- Binayakpur Location in Uttar Pradesh, India
- Coordinates: 27°05′37″N 79°03′19″E﻿ / ﻿27.0937187°N 79.0552102°E
- Country: India
- State: Uttar Pradesh
- District: Mainpuri
- Tehsil: Karhal

Area
- • Total: 1.793 km^{2} (0.692 sq mi)

Population (2011)
- • Total: 2,069
- • Density: 1,154/km^{2} (2,989/sq mi)
- Time zone: UTC+5:30 (IST)
- PIN: 205268

= Binayakpur =

Village in Uttar Pradesh, India

Binayakpur is a village in Karhal block of Mainpuri district, Uttar Pradesh. As of 2011, it has a population of 2,069, in 355 households.

== Demographics ==
As of 2011, Binayakpur had a population of 2,069, in 355 households. This population was 50.8% male (1,052) and 49.2% female (1,017). The 0-6 age group numbered 328 (165 male and 163 female), or 15.9% of the total population. 445 residents were members of Scheduled Castes, or 21.5% of the total.

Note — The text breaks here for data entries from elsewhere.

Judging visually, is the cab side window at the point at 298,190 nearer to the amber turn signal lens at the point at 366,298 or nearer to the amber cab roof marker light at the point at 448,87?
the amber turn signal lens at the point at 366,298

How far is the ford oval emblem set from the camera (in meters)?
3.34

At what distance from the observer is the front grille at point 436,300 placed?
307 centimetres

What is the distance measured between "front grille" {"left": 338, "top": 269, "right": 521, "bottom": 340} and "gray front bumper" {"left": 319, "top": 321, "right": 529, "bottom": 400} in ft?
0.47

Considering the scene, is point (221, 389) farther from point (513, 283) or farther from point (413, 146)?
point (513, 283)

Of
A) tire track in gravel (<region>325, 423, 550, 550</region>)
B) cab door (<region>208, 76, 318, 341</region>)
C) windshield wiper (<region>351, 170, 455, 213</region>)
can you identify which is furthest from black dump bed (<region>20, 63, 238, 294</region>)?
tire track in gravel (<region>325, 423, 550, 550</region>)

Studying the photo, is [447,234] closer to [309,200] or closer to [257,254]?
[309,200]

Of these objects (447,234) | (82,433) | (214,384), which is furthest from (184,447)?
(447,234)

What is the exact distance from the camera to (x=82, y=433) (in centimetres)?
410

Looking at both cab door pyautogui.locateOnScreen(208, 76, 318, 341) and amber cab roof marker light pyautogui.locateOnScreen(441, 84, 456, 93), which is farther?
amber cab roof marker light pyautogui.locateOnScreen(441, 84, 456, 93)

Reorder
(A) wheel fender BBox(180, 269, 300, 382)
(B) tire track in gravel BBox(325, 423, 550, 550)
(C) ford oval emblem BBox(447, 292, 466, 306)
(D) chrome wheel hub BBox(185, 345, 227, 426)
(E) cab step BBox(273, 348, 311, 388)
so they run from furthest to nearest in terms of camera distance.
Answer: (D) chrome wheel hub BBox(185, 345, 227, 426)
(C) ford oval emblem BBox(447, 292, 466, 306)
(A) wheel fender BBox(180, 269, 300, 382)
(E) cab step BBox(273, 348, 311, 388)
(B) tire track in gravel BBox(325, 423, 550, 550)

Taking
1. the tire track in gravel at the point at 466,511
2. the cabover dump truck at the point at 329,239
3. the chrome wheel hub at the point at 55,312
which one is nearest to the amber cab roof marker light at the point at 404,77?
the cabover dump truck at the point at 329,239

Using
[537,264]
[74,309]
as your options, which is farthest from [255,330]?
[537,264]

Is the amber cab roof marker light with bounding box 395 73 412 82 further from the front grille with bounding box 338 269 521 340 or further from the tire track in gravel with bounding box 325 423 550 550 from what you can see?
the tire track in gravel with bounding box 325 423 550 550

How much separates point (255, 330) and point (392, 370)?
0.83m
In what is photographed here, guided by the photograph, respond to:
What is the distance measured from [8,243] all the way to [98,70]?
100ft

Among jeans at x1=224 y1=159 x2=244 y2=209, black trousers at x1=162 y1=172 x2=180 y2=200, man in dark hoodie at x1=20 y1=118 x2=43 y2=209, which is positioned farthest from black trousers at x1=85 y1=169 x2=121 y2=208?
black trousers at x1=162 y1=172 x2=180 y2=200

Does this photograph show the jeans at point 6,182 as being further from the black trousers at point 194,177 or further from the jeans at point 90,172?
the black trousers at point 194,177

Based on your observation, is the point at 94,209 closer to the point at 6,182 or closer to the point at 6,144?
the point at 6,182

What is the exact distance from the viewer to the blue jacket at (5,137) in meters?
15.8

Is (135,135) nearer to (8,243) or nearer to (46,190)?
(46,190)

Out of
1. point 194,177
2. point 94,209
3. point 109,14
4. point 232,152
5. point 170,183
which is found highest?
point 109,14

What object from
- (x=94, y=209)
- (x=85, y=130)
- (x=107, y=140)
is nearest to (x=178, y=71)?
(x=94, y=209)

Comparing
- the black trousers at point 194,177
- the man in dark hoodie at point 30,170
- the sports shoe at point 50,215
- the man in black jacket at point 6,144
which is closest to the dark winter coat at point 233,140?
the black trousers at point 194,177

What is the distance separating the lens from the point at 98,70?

The 1961 census recorded Binayakpur as comprising 1 hamlet, with a total population of 840 people (443 male and 397 female), in 146 6households and 98 physical houses. The area of the village was given as 457 acres.

== Infrastructure ==
As of 2011, Binayakpur had 1 primary school; it did not have any kind of healthcare facility. Drinking water was provided by well, hand pump, and tube well; there were no public toilets. The village had a post office and public library, as well as at least some access to electricity for all purposes. Streets were made of both kachcha and pakka materials.